Outside the Supreme Court after the hearing, a visibly upset Lindsay Earls told reporters: "I don't use drugs. I shouldn't have to prove that."

 

But if the questions and comments of the justices are any indication, she and every other high school student in America may soon have to do precisely that. Boyd argued that Tecumseh had not shown there was a drug problem justifying drug tests and that such tests violated the Fourth Amendment injunction against unreasonable searches. Neither had school officials demonstrated any particular risks to participants in extracurricular activities, Boyd said. "There's nothing about band or choir that is dangerous," Boyd said.

 

But Justice Antonin Scalia, author of the 1995 decision okaying testing of student athletes, shot back: "You think life and death is not at issue in the fight against drugs? How about death from an overdose?"

 

"Of course, your honor," Boyd gamely replied, "but these students are the least likely to use drugs.

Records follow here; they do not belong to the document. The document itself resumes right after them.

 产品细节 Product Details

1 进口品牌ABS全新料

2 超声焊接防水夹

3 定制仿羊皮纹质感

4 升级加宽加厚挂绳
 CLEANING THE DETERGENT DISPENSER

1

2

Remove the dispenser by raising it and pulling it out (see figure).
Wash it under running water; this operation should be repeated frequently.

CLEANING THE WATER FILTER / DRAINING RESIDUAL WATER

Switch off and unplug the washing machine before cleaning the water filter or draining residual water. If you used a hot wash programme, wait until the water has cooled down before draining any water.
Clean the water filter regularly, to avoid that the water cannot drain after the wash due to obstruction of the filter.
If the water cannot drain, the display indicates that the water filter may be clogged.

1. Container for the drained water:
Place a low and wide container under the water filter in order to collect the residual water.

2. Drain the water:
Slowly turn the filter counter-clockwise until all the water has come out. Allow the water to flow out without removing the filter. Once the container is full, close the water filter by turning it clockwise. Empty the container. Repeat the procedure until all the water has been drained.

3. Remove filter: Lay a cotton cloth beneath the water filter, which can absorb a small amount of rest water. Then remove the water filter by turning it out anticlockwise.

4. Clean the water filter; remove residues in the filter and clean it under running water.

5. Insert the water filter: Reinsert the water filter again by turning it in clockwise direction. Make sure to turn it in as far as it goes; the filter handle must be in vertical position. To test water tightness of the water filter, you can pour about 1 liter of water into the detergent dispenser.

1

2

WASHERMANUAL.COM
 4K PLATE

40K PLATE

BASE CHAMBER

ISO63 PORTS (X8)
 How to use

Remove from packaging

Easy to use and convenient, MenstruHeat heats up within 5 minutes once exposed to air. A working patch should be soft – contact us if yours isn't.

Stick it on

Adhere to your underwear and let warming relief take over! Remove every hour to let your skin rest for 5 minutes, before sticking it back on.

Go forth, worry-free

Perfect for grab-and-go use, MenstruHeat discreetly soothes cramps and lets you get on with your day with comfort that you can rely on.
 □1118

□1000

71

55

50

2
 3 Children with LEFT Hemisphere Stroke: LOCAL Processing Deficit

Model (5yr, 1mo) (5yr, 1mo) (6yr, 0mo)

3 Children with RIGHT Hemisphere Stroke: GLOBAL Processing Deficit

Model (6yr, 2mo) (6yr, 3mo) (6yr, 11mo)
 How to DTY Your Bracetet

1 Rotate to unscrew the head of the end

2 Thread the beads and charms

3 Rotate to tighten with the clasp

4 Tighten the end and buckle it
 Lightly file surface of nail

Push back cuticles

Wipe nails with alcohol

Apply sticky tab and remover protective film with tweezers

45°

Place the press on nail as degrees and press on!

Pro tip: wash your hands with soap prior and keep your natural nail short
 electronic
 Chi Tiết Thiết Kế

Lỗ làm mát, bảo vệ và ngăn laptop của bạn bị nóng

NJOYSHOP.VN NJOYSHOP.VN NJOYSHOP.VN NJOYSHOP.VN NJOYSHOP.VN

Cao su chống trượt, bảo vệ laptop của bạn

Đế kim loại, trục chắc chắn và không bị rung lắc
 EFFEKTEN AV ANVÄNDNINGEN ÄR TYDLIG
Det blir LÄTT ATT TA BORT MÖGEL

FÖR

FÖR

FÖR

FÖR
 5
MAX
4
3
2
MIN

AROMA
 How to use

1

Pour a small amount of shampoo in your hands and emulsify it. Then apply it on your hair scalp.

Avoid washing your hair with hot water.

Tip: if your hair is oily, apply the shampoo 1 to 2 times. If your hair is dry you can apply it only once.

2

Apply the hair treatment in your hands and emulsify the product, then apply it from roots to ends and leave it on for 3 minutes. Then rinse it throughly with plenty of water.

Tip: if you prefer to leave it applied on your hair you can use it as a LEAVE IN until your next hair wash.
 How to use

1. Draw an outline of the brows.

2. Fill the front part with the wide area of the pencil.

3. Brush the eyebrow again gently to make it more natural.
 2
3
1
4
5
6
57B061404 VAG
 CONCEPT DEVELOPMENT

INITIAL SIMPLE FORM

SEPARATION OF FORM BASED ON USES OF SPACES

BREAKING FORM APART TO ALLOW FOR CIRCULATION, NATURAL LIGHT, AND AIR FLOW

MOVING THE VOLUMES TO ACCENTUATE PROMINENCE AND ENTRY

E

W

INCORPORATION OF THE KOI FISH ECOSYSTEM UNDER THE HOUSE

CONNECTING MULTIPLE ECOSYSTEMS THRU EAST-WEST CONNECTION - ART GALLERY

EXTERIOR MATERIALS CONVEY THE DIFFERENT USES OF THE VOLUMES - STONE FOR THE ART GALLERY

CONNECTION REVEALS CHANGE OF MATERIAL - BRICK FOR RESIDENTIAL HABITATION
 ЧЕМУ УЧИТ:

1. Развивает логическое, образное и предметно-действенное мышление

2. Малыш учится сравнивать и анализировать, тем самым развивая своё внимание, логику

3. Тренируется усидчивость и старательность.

So there is almost no chance of that happening."

 

But Scalia was not persuaded. He told the courtroom that the key to deciding whether the policy was constitutionally permissible was whether the policy was one a "reasonable guardian and tutor" of students in a school setting might apply.

 

Justice Kennedy also telegraphed his position with his questions and comments. After Boyd cited the school district's own figures to show that it did not have a significant drug problem -- only three out of 550 tests administered in two years came back positive -- Kennedy questioned why a lack of evidence of drug use should hold back testing. "You're saying there must be a great crisis -- they should lose a few years of students before acting?" he asked. Kennedy also dismissed objections to drug testing by suggesting requiring students to urinate in a cup was little different than requiring them to wear school uniforms.

 

Justice Stephen Breyer chirped in to note that in the 1995 Vernonia case, the court ruled that a school district can impose testing on student athletes in response not merely to local drug problems but to nationwide drug use. The Tecumseh school "did what I would have done," said Breyer. "I would have asked my kids what's really going on in the school."

 

Only two justices, Sandra Day O'Connor and David Souter, evinced any skepticism about the Tecumseh policy. Justice O'Connor raked school district attorney Linda Meoli over the district's resort to drug testing without any evidence of a drug problem. She pointed out that the district had been telling the federal government in annual reports that it had no drug problem and that the evidence the district presented suggested that students involved in extracurricular activities were less likely to use drugs than those who were not. "It seems odd to leave those students untested," she said. "It's counterintuitive, isn't it?" She later added: "This is a school that certified to the federal government that it did not have a drug problem. I mean, the whole thing seems odd."

 

Justice Souter also zeroed in on the district's claim that it had a significant drug abuse problem. When attorney Meoli defended the policy as "a reasonable response to drug use," Souter cut her off and asked about the annual reports showing no drug abuse. "Were they lying?" he asked. Noting also that fewer than a handful of students had tested positive for drugs, Souter added: "I don't see how you don't lose, whether we look at it ex ante (from before) or ex post (from after)."

 

The normally mild-mannered Souter bore down so sharply on Meoli that Chief Justice William Rehnquist intervened, saying "Let her answer the question, will you?"

 

But Souter's and O'Connor's remarks aside, the previous history of the court and the tenor of the questions from the bench suggest that the Supreme Court is ready to once again deepen the drug war exception to the Fourth Amendment. The court is expected to rule by June.